Interviene Pierluigi Camiscioni, bandiera nazionale di rugby: “Il nostro intento nella società sportiva è quello di dare spazio ai giovani e inserirli in un contesto di sportività creando unioni ed amicizie” e ringrazia l’Avis come sponsor.

Il presidente dell’Avis atletica Domenico Piunti si unisce al ringraziamento a favore dell’Avis, molto vicina a livello di sponsorizzazione nell’organizzazione di gare e manifestazioni previste in primavera, ma anche in ambito morale ed economico. “La prima prerogativa è quella di avvicinare i giovani allo sport e conseguentemente avvicinare alla donazione, gesto nobile che va sollecitato”.

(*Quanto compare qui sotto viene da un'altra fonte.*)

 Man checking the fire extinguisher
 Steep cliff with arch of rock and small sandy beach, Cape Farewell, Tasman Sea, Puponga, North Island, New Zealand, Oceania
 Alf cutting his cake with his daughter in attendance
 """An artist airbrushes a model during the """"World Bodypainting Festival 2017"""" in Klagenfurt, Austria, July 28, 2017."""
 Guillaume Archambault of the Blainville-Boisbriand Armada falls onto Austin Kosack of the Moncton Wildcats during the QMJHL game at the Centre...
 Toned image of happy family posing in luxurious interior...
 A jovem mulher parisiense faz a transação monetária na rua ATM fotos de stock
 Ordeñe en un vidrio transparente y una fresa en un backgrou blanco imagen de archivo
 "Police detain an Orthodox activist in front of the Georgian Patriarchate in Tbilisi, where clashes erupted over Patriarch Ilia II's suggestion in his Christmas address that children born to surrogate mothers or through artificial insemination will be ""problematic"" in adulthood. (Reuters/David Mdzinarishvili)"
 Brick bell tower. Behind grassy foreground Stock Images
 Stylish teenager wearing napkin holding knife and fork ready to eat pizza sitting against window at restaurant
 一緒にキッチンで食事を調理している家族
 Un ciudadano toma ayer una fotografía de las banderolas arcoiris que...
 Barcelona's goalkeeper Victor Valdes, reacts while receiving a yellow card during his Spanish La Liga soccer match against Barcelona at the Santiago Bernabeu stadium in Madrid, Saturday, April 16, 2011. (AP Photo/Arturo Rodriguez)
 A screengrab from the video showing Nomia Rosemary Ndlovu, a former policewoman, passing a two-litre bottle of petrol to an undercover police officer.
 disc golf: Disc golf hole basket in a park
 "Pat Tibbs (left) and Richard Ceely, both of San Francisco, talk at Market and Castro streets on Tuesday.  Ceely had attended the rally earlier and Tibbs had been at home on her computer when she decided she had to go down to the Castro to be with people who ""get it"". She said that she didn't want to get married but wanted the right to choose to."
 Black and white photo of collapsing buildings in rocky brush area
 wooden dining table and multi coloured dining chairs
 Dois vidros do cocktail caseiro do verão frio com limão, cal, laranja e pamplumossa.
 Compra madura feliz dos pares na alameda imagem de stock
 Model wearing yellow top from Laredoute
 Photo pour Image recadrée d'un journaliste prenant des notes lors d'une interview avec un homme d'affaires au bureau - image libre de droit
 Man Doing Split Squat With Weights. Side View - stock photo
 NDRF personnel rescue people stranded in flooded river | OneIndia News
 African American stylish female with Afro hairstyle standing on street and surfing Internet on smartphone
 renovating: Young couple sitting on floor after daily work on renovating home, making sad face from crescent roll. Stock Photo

Ad illustrare le nuove iniziative per i donatori è intervenuta anche la dottoressa Maria Antonietta Lupi, dirigente del dipartimento di Medicina Trasfusionale: “Inseriremo all’interno di un’app gratuita la cartella informativa del donatore in cui verrà a conoscenza delle donazioni fatte, quelle prenotate e il tempo che manca alla prossima”. E aggiunge: “Altro progetto è la convenzione con la regione Abruzzo, carente di sangue intero e abbiamo preventivato circa 2.500 sacche di sangue in più”.

Anche la dottoressa precisa l’importanza di uno stile di vita sano unito alla coscienza, un dono talmente importante che non può essere minimizzato.